ENTRIES SUPPLIED:
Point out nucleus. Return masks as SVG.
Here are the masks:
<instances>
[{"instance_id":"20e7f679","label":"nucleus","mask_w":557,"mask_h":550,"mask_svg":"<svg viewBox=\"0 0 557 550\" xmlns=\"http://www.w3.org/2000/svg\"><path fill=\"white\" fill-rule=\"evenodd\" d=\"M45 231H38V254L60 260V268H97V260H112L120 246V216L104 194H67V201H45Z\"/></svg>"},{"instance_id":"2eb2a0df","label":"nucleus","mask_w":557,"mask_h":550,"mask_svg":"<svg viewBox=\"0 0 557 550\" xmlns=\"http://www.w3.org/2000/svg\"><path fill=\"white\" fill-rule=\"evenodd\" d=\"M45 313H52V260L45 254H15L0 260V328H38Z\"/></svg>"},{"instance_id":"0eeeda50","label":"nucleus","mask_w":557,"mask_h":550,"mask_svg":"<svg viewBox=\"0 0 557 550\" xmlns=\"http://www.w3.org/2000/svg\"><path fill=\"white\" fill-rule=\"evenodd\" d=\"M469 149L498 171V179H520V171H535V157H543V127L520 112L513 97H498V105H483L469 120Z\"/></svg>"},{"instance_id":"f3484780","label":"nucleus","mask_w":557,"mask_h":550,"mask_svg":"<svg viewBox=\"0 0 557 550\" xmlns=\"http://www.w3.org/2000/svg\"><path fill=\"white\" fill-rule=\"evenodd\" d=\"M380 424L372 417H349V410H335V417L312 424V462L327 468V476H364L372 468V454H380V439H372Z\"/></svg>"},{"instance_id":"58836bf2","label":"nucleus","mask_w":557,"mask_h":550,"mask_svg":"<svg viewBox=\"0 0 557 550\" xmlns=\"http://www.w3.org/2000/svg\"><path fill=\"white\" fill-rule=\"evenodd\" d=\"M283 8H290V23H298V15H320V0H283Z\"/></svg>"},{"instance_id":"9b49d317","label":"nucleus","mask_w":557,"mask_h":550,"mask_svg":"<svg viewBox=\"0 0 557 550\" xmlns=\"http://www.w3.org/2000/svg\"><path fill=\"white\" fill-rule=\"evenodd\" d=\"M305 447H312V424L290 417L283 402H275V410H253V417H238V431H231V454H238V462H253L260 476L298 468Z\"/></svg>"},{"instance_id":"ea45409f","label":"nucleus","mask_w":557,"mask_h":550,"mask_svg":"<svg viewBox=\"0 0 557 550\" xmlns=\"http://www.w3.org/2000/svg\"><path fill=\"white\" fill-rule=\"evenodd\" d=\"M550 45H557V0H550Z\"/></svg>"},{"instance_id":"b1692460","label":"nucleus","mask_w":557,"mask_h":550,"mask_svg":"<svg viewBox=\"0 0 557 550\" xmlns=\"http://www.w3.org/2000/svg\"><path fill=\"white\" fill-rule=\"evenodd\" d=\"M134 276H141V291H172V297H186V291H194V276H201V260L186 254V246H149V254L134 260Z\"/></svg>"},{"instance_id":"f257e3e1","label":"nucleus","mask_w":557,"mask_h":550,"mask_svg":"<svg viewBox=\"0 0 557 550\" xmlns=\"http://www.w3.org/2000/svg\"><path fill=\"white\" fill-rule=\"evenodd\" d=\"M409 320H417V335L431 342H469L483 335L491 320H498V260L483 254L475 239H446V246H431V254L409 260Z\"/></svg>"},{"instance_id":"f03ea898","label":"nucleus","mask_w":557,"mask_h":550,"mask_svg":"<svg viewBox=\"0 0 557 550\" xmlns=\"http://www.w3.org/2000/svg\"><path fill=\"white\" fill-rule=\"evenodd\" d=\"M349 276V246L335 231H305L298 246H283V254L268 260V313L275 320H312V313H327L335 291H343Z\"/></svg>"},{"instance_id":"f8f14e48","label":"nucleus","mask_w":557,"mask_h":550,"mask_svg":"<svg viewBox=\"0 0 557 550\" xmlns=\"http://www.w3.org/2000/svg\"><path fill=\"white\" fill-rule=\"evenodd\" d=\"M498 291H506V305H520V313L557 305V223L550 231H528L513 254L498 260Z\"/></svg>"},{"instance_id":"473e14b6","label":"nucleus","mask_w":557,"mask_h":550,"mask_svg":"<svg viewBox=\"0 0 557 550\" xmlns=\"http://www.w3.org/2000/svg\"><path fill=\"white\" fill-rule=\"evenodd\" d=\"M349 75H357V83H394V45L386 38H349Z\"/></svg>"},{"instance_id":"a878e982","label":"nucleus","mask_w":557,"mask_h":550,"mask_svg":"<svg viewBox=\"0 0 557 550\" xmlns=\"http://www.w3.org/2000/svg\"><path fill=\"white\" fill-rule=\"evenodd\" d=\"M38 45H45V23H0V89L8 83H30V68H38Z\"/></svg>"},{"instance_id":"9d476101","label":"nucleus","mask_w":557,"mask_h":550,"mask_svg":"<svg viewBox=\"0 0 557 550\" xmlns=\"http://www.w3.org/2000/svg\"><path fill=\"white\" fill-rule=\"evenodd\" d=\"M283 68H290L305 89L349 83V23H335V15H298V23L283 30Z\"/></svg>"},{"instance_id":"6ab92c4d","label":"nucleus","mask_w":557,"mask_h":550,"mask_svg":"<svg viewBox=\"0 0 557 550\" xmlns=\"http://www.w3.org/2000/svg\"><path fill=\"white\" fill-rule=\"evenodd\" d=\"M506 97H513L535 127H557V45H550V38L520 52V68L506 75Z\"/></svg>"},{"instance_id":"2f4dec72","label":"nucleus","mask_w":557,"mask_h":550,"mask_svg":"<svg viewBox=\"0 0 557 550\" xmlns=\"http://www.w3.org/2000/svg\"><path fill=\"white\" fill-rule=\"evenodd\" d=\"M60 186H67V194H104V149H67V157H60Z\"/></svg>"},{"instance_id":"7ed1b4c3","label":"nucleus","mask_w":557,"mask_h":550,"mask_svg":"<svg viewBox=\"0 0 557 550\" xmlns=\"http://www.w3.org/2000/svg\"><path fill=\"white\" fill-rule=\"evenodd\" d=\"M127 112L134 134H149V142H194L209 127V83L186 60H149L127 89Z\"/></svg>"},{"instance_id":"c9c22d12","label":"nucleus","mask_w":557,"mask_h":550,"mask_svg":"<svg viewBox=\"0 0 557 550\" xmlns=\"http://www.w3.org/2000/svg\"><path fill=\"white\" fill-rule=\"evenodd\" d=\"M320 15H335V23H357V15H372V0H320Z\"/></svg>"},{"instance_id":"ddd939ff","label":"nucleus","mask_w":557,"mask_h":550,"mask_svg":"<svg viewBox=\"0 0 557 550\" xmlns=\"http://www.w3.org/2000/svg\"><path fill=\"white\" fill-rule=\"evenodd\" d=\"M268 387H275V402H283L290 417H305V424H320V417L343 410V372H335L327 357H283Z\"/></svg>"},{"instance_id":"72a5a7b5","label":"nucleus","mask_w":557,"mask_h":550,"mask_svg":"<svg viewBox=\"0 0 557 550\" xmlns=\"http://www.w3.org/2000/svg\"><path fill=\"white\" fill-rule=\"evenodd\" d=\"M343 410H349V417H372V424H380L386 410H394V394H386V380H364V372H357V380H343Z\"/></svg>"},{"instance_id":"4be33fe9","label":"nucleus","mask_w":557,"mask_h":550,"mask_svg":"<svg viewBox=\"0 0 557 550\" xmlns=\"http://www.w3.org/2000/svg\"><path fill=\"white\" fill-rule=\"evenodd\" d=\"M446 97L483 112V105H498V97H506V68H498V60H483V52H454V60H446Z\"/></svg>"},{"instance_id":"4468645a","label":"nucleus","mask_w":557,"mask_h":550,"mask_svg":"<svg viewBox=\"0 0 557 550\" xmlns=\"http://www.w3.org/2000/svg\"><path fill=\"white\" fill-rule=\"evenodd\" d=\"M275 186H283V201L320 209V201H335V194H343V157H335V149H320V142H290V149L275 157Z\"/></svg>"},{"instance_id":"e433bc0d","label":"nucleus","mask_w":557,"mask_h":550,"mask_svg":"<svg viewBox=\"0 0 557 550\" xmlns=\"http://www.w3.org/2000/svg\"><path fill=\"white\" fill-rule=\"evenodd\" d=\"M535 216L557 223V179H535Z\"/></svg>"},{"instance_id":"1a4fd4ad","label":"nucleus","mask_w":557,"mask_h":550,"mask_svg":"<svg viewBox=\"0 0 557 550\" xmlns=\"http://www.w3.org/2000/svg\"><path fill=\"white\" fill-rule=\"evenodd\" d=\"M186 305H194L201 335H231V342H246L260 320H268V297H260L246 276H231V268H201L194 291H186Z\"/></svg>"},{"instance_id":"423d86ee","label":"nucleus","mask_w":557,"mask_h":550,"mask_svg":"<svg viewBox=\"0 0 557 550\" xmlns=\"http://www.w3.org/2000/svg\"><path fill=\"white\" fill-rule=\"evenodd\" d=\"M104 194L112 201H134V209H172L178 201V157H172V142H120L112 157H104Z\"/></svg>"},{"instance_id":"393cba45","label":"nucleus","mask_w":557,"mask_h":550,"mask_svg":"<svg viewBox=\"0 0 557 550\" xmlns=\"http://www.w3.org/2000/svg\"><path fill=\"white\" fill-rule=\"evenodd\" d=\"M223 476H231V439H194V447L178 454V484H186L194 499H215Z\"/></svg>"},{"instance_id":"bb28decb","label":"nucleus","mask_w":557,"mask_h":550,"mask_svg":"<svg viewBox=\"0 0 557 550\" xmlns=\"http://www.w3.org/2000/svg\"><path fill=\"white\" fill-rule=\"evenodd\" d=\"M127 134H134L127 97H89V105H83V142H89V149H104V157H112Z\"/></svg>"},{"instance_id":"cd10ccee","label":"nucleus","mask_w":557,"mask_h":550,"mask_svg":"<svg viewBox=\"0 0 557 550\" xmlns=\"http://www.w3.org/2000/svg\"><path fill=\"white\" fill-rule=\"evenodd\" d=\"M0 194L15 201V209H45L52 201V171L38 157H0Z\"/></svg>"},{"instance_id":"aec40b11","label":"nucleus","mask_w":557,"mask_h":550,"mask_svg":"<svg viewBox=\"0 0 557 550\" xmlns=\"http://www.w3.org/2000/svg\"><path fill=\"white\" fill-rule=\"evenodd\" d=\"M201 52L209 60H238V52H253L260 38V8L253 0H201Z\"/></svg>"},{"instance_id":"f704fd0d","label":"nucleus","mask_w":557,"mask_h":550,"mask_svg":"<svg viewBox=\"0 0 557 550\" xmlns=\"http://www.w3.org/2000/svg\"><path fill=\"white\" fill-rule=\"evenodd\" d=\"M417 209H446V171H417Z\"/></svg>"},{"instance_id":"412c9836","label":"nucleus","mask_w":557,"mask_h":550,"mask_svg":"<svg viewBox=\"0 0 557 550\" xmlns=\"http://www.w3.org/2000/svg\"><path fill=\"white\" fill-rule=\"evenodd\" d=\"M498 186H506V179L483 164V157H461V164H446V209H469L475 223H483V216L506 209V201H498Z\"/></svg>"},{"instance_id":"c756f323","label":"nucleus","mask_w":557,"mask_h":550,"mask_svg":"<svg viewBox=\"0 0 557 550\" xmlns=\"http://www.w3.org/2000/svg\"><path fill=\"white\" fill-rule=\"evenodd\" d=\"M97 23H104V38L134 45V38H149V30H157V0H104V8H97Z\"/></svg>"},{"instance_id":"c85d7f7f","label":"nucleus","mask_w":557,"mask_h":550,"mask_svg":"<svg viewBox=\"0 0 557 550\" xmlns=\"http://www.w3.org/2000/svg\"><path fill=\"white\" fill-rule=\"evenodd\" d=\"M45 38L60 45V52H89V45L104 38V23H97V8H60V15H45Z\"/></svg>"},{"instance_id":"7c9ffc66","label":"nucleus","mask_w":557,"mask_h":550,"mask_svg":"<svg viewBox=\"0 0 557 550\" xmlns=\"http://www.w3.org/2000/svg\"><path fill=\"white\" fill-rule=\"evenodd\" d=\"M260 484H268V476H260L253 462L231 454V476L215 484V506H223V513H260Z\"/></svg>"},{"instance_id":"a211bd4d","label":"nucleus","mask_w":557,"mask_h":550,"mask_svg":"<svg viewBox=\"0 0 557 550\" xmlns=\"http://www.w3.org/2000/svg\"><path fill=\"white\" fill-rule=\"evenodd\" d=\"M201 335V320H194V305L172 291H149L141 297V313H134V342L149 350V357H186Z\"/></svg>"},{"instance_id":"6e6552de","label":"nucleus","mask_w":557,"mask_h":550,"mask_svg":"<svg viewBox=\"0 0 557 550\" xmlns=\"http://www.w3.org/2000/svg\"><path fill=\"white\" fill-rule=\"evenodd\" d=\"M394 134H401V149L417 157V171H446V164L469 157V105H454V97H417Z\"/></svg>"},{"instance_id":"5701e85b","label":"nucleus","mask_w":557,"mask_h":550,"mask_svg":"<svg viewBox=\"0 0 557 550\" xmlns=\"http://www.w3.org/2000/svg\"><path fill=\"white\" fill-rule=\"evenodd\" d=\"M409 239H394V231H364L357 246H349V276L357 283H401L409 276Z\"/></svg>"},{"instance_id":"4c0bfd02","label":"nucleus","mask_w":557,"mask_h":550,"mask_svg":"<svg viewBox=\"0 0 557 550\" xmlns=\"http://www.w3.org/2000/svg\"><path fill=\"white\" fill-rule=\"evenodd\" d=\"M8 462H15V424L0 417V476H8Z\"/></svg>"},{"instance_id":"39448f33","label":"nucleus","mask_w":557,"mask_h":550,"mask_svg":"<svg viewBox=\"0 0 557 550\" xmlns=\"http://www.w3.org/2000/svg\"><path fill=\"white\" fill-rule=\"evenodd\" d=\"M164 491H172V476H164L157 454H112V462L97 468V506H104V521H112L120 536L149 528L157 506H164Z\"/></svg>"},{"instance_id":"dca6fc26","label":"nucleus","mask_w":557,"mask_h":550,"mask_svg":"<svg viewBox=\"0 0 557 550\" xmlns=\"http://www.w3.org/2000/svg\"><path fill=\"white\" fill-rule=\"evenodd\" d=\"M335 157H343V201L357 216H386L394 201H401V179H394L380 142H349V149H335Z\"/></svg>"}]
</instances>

EXERCISE GOAL: Reproduce without changes the lines above from the first one through the line holding "<instances>", that line included.

COMPLETED EXERCISE:
Point out nucleus. Return masks as SVG.
Here are the masks:
<instances>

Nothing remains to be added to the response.